An Israeli dance company that specializes in combining digital technology and art will be previewing a new show, which for the first time lets dancers create a performance that seamlessly matches music and movement – using a one of a kind digital glove that lets dancers interface with a whole range of digital equipment, right from the stage. “There’s no way you could choreograph this in advance,” according to Ori Ben-Shabat, the technology director of the Maria Kong Dance Company and creator of the glove. “The glove lets performers match their movements to the music spontaneously, essentially letting them control the music, lighting, and other elements for a spontaneous and one of a kind performance.”
It’s a tall order, but if anyone can marry digital technology to dance, it’s Ben-Shabat, who spent years in Hollywood working on special effects in movies like The Incredible Hulk, Fantastic Four, Watchmen, and others. “In each movie I worked on something else, sometimes the funny stuff, sometimes when we need a wolf to eat a vampire, that kind of thing.” But over the years, Ben-Shabat has learned a thing or two about digital technology, and he has applied it to his work with Maria Kong, where he has an opportunity to get involved in live performance, which he far prefers over movies, he told the Times of Israel.

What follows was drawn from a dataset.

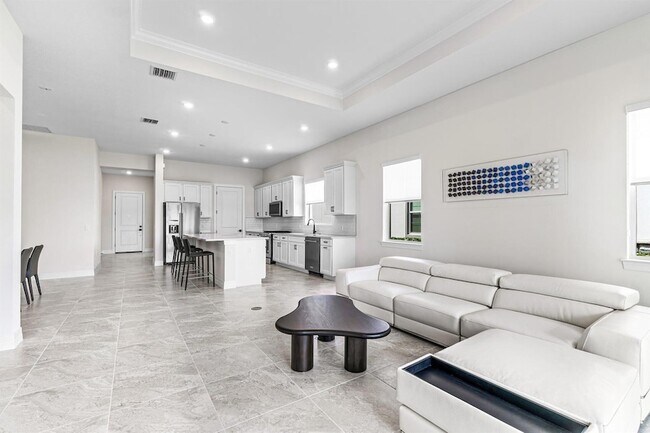 Building Photo - 12325 Frontline Ln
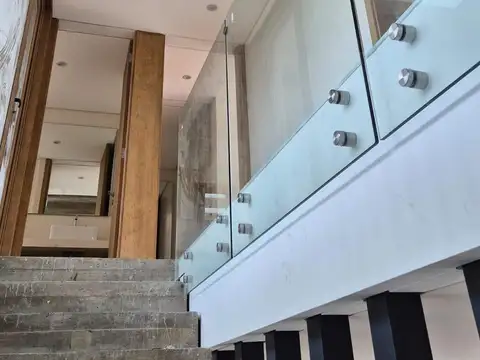 Casa 7 ambientes con 4 baños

Maria Kong, founded in 2008, is a relatively new dance company, made up mostly of dancers who formerly performed with the Batsheva Dance Company. From the beginning, the troupe has attempted to integrate digital elements in its performances, said Ben-Shabat. “I have worked with Maria Kong on several shows, the first one being Fling, in which we built a 3D mapping projection on stage, which made for a great optical effect.” After that, Ben-Shabat decamped to Canada, where he worked on special effects for several movies, but returned to Israel to work on Maria Kong’s next show, Nano, which they performed at the Drupa 2012 show in Germany earlier this year. Accompanying Israeli printing innovator Benny Landa as he announced a new nanographic printing system, the troupe used Ben-Shabat’s digital glove to control the music in the show, matching the selections to the movements with a wave of their hand.
And now in the company’s new show, called Open Source, the glove plays a much more prominent role, allowing dancers to match the mood – lighting, music, and other elements – to their movements. While such coordination could be choreographed to a certain extent, there’s only so much a choreographer can do, said Ben-Shabat; and the more complicated a scene, the more likely it is to fall apart when something goes wrong. With the glove, the performance flows much more smoothly, because performers can respond to what other dancers are doing without having to remember when to do what and in which order. “In fact, the glove really ensures that each performance will be unique, because performers can vary their routines and still have everything coordinate,” said Ben-Shabat. In that sense, the show is truly “digital,” he added.
The glove itself is full of wifi and other sensors, allowing motions and gestures to control different aspects of the environment. The glove can be adapted to communicate with any digital source, whether music, lighting, computer, etc. Ben-Shabat himself will be on stage, using the glove, in the role of “the wizard,” who helps a woman set to get married to understand her choices before the big day. Depending on the success of Open Source, Ben-Shabat said that the glove – or, perhaps, other articles of clothing equipped with this unique technology – could be utilized in other shows, or perhaps produced for use by other companies. “I find the idea of being able to marry digital technology to dance very magical,” Ben-Shabat said. “It’s like being part of a live video game. This is not a gimmick, but an experience, and, I believe, it will transform out understanding of dance and other live performances.”